We've detected this just yesterday, so I've went back and scanned through our database and found 150 certificates thus issued within the last week - but none older than 25.8.2023 - and renewing them again worked just fine (i.e. resulted in a working certificate).
I've tried mitigating this to a degree by checking the issued certificate before writing it to our database, so it's not a pressing issue (other than the wasted API requests), but I'd be interested to know whether I'm the only one seeing this.
Full disclosure though - we are rolling our own LE "client" that's tightly coupled to our domain management framework, and I'm not discounting the possibility that it is to blame for this. Granted, there haven't been any changes to it for several months now, but I'll continue to investigate it in any case.

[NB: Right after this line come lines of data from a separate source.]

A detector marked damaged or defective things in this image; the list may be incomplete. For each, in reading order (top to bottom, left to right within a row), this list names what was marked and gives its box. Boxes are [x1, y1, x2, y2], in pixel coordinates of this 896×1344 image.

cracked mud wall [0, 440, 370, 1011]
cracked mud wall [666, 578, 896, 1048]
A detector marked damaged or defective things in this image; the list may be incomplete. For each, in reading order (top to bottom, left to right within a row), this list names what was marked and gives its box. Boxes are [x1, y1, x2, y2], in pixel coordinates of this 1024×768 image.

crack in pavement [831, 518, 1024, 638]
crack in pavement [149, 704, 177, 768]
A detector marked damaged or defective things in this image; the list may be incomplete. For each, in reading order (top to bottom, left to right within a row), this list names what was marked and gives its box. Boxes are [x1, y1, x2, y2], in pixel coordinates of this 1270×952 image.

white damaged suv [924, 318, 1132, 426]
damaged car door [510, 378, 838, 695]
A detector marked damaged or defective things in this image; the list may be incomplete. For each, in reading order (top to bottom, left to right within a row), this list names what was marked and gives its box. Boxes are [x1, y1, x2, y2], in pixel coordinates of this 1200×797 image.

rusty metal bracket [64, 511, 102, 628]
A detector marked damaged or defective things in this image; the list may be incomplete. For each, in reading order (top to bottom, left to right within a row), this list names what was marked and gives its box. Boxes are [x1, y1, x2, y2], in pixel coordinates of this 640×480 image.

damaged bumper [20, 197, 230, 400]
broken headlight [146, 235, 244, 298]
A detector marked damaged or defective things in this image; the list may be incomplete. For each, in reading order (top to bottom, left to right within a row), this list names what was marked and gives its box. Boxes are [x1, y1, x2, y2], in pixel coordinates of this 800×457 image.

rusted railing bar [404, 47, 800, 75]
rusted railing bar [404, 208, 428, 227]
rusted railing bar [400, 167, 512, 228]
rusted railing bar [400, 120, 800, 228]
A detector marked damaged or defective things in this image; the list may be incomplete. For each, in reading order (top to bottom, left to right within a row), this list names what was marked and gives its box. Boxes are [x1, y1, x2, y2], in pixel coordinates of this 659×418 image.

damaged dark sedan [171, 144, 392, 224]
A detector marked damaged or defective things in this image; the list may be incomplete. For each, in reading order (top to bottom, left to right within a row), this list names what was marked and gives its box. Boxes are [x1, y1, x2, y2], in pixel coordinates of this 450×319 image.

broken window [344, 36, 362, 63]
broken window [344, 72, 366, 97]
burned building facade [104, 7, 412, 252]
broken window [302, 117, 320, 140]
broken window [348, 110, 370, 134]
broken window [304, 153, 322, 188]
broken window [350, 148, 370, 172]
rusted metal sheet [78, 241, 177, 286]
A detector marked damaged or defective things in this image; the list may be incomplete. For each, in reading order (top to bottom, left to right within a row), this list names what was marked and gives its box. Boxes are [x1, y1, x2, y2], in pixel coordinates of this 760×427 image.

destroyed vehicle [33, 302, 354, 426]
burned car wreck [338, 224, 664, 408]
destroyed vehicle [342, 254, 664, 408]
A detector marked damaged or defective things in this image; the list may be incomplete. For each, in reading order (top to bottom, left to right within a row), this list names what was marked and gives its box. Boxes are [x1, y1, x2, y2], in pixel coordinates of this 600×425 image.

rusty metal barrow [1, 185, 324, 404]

I haven't heard of anything like that, so my guess is that's is something on your end. I suppose it could be your custom client hitting things in a way differently than most others in some weird way, though. When you get a certificate that doesn't match the key you're expecting, can you determine which key it does match? Like, is it for another one of your domains, or for the previously-used key for the same domain if it's a renewal, or something like that? Certainly around midnight UTC can be some of Let's Encrypt's busiest times; maybe the response is just taking enough longer then to trigger some sort of race condition in your client?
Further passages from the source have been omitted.